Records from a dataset
* BEGIN *
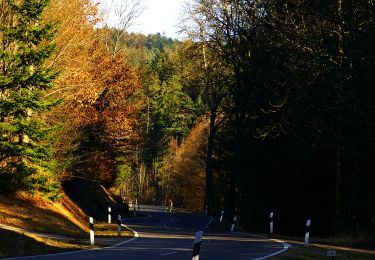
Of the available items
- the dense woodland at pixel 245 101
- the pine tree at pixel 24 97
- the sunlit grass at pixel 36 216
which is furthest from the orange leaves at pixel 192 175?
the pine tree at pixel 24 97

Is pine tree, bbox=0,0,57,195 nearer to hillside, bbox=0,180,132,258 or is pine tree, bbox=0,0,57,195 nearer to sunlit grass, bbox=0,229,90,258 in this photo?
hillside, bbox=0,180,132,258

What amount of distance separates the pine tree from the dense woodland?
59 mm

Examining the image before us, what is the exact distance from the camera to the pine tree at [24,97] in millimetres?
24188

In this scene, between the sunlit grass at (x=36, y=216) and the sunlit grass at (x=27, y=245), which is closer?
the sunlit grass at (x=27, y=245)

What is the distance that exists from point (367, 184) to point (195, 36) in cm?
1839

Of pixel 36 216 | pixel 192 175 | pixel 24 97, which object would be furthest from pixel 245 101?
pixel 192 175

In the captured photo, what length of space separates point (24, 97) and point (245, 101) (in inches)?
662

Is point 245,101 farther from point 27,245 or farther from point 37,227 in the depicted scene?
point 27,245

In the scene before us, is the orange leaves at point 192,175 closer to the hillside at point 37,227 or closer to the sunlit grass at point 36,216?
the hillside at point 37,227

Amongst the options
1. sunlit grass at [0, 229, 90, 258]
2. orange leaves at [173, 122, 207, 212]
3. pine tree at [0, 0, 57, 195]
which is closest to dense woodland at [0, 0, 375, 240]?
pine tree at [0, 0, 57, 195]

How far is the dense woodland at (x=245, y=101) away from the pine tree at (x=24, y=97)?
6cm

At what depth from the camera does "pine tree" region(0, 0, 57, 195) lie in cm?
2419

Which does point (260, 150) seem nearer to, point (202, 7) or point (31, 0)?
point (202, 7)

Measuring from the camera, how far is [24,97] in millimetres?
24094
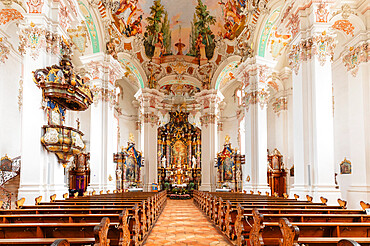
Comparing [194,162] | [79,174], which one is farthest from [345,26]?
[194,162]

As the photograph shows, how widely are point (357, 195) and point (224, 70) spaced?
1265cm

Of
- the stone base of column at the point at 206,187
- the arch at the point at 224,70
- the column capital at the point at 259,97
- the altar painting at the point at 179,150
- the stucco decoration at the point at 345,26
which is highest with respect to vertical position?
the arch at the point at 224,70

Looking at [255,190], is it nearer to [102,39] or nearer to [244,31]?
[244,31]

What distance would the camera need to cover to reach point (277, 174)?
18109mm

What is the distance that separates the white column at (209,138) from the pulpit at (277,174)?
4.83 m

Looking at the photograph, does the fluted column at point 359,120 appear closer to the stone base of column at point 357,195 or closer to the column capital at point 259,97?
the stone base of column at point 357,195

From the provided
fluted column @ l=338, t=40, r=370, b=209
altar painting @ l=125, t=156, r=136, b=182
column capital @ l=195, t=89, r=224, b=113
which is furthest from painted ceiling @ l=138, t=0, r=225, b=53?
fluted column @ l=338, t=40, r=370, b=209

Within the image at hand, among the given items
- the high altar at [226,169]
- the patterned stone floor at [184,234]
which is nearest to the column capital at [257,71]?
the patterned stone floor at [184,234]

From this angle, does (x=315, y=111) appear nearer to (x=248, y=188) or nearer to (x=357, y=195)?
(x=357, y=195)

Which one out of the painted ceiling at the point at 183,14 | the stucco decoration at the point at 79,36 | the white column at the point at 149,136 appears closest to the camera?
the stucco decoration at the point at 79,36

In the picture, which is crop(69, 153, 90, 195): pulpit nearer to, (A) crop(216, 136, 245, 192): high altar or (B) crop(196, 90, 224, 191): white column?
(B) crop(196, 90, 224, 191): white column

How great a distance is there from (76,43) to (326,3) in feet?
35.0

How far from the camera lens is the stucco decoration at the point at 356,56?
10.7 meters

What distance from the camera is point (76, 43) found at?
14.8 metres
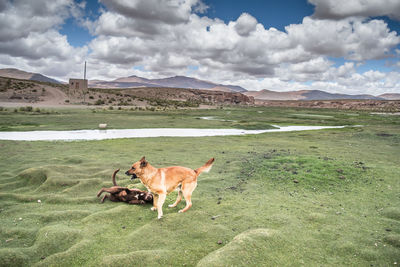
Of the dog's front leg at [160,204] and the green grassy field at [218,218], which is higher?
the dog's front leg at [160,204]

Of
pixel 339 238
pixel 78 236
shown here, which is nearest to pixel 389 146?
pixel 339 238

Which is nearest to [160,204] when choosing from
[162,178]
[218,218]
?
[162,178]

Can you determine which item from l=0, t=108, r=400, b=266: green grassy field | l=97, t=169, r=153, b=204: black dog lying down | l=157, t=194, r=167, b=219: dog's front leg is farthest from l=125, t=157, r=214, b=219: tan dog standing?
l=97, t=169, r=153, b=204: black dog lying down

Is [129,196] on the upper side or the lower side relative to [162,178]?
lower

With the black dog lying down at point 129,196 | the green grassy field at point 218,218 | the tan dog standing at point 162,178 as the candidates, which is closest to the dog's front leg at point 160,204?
* END *
Given instruction
All lines from the one with "Which is nearest to [160,204]" through the final line above are to be quoted exactly; quote no other line.

Finished exercise
Which is nearest to [160,204] when choosing from
[162,178]
[218,218]
?
[162,178]

Can you determine which item from l=0, t=108, r=400, b=266: green grassy field | l=97, t=169, r=153, b=204: black dog lying down | l=157, t=194, r=167, b=219: dog's front leg is farthest from l=125, t=157, r=214, b=219: tan dog standing?
l=97, t=169, r=153, b=204: black dog lying down

Is [129,196] on the upper side or the lower side relative to [162,178]?
lower

With the black dog lying down at point 129,196 | the green grassy field at point 218,218 | the tan dog standing at point 162,178 as the candidates, which is closest to the dog's front leg at point 160,204?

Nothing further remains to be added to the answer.